**Source passage:**
I just “shhh…d” the women next to me.
I feel like somebody’s cranky grandmother, but I can’t help myself.

This is my religion. The dancers and choreographers, my gods. And it requires my complete attention.
It feels like blasphemy as I type the words, but it is true. The stirring between my legs. It rises up my spine like Kundalini energy uncoiling, to my heart – which leaps, and spreads as a flush across my chest and face. What is usually reserved for sexual liaison – either alone or with a partner – comes to me in dance. Really good dance.
Alvin Ailey American Dance Theater is really good dance.
This is my seventh time seeing the company, which may sound like a lot –until compared to Sheila, who I met during the pre-performance cocktail reception. She and her husband have seen Ailey every year since the company’s inception in 1958. It is, perhaps, their religion too.
The first time I saw Ailey I was 24. I watched, rapt. My former lover — the sexiest man I had ever known – at my side. We spent a month together. Twenty-nine days more than I expected. This was our only “real date.”
The second time I saw Ailey I was in the middle of an alcoholic relapse, although I didn’t know it at the time. Following yet another month-long stint without drinking, an effort to prove myself “not alcoholic,” I conveniently forgot all the reasons I had put down the drink and picked it up again that night.
I saw the company three more times. Each of them sober. In Chicago. Once, with my then-husband, the other two with girlfriends.
This is my first time seeing Ailey alone – Artist Date 65.
It feels significant.
Significant because I have treated myself to good seats. Dress Circle. Row AA.
I have learned I cannot watch dance from the cheap seats – looking down on it from up above. I have to see it straight on. As I do most things.

**Exercise tasks:**
1 - In one to three sentences, explain why the writer of the Ailey essay shushed the women nearby.
2 - According to the Ailey essay, how often have Sheila and her husband seen the company?
3 - Carry on with the Ailey essay from the point after its final sentence.
The entries that come next have no connection to the Ailey essay.

**Raw data:**
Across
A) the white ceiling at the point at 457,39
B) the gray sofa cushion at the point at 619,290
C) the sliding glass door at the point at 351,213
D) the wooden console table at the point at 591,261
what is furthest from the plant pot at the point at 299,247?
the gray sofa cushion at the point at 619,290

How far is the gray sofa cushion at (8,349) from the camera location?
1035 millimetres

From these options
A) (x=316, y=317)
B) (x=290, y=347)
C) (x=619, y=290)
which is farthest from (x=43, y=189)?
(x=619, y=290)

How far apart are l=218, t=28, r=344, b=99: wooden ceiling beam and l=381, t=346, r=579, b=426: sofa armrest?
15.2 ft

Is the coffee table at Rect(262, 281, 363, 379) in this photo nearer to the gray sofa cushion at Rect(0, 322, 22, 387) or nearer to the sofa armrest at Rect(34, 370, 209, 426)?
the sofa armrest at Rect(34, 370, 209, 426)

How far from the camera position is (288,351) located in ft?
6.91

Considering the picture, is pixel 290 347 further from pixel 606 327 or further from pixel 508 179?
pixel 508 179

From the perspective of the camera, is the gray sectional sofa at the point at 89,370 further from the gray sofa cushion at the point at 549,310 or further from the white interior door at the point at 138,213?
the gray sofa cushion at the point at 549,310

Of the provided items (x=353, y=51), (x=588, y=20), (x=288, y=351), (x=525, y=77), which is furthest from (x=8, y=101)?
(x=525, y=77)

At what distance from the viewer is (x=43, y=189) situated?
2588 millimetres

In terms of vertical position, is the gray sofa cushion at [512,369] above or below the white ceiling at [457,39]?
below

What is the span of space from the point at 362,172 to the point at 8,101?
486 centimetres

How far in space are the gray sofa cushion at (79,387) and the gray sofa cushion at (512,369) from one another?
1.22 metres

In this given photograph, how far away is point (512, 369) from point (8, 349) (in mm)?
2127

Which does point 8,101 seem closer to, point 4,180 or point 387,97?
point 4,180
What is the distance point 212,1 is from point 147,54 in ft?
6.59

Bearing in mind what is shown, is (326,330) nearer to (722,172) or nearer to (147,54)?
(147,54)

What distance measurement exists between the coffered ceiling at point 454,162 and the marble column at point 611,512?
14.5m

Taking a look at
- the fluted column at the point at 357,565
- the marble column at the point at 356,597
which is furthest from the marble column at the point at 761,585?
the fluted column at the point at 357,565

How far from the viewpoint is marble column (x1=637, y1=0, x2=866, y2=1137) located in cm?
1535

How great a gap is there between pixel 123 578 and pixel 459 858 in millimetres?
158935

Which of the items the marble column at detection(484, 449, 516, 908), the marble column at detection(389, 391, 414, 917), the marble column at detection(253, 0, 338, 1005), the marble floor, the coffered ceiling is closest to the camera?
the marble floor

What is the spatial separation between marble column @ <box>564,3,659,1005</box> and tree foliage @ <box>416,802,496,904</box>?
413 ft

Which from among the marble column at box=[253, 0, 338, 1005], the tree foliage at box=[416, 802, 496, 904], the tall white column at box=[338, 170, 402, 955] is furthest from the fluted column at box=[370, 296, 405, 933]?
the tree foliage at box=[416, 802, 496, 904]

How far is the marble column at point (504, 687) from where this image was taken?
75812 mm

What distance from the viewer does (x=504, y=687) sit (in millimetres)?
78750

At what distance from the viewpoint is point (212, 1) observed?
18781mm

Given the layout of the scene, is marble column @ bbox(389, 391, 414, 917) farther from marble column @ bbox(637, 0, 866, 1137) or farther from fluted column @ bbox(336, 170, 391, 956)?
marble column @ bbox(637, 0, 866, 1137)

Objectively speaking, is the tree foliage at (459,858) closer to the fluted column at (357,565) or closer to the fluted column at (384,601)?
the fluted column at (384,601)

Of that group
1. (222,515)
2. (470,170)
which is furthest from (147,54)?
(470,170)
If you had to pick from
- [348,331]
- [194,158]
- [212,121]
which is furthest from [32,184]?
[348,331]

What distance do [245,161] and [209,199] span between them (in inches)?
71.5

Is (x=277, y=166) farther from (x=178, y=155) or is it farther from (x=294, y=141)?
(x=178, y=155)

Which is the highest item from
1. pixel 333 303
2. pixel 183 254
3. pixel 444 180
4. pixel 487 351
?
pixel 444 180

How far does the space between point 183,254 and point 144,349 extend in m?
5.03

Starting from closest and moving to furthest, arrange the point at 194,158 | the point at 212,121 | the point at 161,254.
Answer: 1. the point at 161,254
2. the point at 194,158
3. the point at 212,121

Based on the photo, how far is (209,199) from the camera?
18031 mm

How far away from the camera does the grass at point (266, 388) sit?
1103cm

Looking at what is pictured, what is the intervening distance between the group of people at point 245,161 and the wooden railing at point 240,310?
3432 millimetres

**Responses:**
1 - For the writer, dance is a religion whose dancers and choreographers are gods, and it demands complete attention. The writer couldn't help silencing the women even while feeling like a cranky grandmother.

2 - They have seen Ailey every year since the company's inception in 1958.

3 -
I’ve admittedly been spoiled. Much like the first time I flew overseas, when the German Consulate paid for my Business Class ticket on Lufthansa. It is hard to go back.
It is the same with men.

Significant because there is a cocktail reception before the show and I don’t drink, have a wing man, or a purpose for mingling other than “just because.”
Ever fiber in my body says arrive late, skip the schmooze and head straight for my seat. But I resist. I have been taught courage is not a lack of fear. It is feeling it and moving forward anyway. I am strangely curious to see what will happen.
I meet a gaggle of girls in their 30s. They have never seen Ailey.
We talk about their work. City politics. Chicago neighborhoods.
We talk about my Artist Date. My blog. Boys.
I meet the “since-1958 Ailey fans,” and their daughter – a dancer.
I navigate the plush stairs and the too-small type on my ticket on my way to my seat. My dance instructor calls out my name. We embrace and all at once, Chicago feels like a town. My sense of connectedness expands.
The theatre darkens. The dancers emerge.
“Night Creature.” From 1974. I have seen it before. Like “Revelations,” Ailey’s signature piece that closes every show. I remember the polka-dot light patterns on the floor.
It is both familiar and fresh. I feel the leap in my heart. And a knot in my stomach.
The women to my left are whispering – non-stop.
I pray for patience. For tolerance. I pray they will stop. Useless. I turn and put my finger to my lips. “Shhh.” It is quiet.
At intermission, I feel a hand on my shoulder. It is one of the women I “shhh-d.” She offers apologies, which I quickly and easily accept.

“Do you dance?” she asks.
I tell her I do. She says that she used to, and everything melts between us. We are connected. We are the same.
Until she tells me about her dance history.
Although not a dance major, she danced seven days a week as an undergraduate student at Washington University, filling her free hours with courses in ballet, modern, and jazz. I reflect on my four years at Michigan State University – smoking pot and drinking with the big boys.
I do not feel like a dancer.
My five-plus years in West African dance classes – beginning at the age of 39 – feel small in comparison. Amateurish. Perhaps they are.
I ask her to take a picture with me for my blog. “Two dancers,” she announces, as if reading my mind.
I choose to believe her. To allow my status to be independent of her experience. Of Sheila’s.
It is a “Revelation.”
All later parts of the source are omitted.